- [EXERCISE DETAILS]: Which lines in the entries below contain the word "wood", with case counting? Copy out every such line.

- [THE DATA]:
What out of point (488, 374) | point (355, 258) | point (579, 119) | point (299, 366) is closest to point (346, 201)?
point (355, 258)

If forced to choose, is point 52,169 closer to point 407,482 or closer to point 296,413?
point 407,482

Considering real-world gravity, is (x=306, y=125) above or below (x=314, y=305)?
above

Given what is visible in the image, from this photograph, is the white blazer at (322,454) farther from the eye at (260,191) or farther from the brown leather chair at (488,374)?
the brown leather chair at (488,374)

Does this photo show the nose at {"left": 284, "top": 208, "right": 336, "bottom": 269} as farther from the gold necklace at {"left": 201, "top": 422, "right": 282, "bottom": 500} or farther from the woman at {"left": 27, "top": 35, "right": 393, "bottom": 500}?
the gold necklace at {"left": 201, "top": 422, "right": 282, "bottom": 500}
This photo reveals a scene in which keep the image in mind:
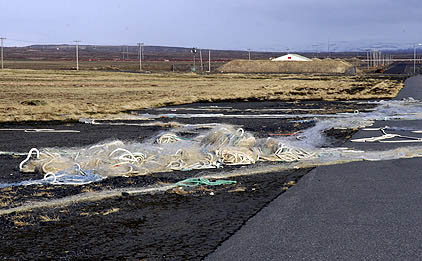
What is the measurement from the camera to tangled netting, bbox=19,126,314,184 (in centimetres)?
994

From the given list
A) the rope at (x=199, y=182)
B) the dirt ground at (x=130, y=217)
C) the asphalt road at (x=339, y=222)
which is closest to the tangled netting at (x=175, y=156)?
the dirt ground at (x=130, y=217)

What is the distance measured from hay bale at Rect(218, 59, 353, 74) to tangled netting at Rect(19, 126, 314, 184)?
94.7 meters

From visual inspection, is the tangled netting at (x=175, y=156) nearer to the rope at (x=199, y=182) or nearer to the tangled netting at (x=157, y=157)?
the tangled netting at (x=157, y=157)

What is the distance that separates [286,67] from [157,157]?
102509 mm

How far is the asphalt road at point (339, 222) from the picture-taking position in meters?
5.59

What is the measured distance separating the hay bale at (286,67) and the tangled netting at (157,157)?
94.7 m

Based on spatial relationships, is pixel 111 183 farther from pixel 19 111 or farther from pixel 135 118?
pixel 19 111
--
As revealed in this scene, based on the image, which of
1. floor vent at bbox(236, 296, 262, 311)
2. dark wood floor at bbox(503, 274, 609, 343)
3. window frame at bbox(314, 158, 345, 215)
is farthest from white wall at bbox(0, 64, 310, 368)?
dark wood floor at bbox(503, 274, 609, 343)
---
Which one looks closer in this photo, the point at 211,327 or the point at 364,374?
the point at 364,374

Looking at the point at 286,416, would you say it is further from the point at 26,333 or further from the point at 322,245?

- [FINAL ANSWER]:
2. dark wood floor at bbox(503, 274, 609, 343)
dark wood floor at bbox(503, 274, 609, 343)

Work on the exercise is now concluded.